In that sense, ChatGPT should be used for resume “enhancement” purposes, not to generate “something out of nothing”. 

ChatGPT’s shake up of the norm also excites Ms Chua for the future of the music industry. She enjoys the technology because it “forces” a lot of people, including herself, and industries to step up, “almost like creative natural selection is going to happen”. 

“What I love about tech is systemically, it breaks down or accelerates already failing systems. To me, the creative industry has always had an issue … (where) people are overpaid to do the most generic work that can be replicated by AI,” she said. 

"Tech is an equaliser. It brings an awareness level to people. It’s disruptive in a good way, to break the wheel.” 

Ms Chua added, in fact, that one’s ability to create effective prompts on ChatGPT “requires a combination of domain knowledge and the ability to contextualise it to solve problems”. 

“In many ways, AI will cull mediocre, replicable, formulaic outputs. And true creativity will harness its capabilities.”

Inch Chua performing to an audience at Centre 42 this year. (Photo: Instagram/@juanchan for @thisisinch)

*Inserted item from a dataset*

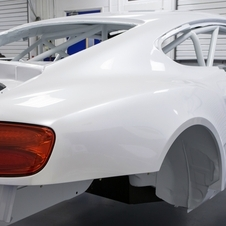 The car is lightened by 1,000kg compared to the production version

Ms Chua’s embracing of ChatGPT and other AI technologies might appear to make her an outlier among fellow creatives, not least since artists who use AI to produce art have come under fire from those who believe AI ideologies conflict with the originality and authenticity supposedly inherent in an artist’s creative expressions. 

But while she believes it’s “very ignorant” to believe all creative ideas are original, she understands the hostility towards AI. She doubts AI will replace “the human experience” even as its capabilities continue to accelerate, and calls herself “a purist in that aspect”.

In terms of songwriting, ChatGPT doesn’t have the capacity to do something “more abstract”, such as when you interpret a texture as a sound by describing the feelings it evokes, she explained. 

“Sense-making is quite unique to the human experience. It’s very different from when the machine sense-makes, because it’s using the things that humans have sense-made,” she said, adding that ideas which are “lost in translation” could result in a “creative loss” too. 

“AI tools in general have been a great assistant for music composition and production ideating. However, while it's able to imitate quite flawlessly, it is still missing the human element, such as emotions and personal experiences. Creativity can be performed, but not ideated.” 

Likewise, even as an AI advocate, NUS’ Dr Filippov is “absolutely certain” that careers that allow individuals to “relate to other human beings” are not going anywhere. 

At EduCareerSG, which sees clientele from the hospitality and lifestyle industries, Mr Teo coaches these individuals in “emotional intelligence” to help them continue to stand out in today's job market. 

This comprises “an ability to both manage and understand the emotions of the opposite party to better react accordingly”, and such people skills cannot be performed by ChatGPT, he believes. 

Using ChatGPT to reorganise a list by the nature of the task. (Photo: CNA/Grace Yeoh)

Echoing the pitfalls of taking ChatGPT as gospel, Mr Chew, the technician who meets several customers daily, pointed out that he wouldn’t have spotted ChatGPT’s inaccurate answer while creating content for his company’s website if not for his expertise. 

“It was a guide for how a customer could basically fix a light in their homes, and ChatGPT was giving advice that would be dangerous or that might cause harm to the person if they tried to follow those instructions accurately,” he recalled. 

“We know how to do the thing and we know the precautions to take. But if someone just took the output of ChatGPT and gave it to a consumer, it might be dangerous from time to time.” 

As such, the “modified” version of ChatGPT's model that Mr Chew’s team used to build the Repairs AI chatbot is what customers get to experience.

Initial output from the “original” ChatGPT, however, like proposals or email drafts, is only for their own perusal. They ensure the work from their "personal assistant" meets their professional standards before sending it off to customers.  

After all, the landscape is changing rapidly in the world of jobs, and we might all have a personal assistant – but we also have personal agency.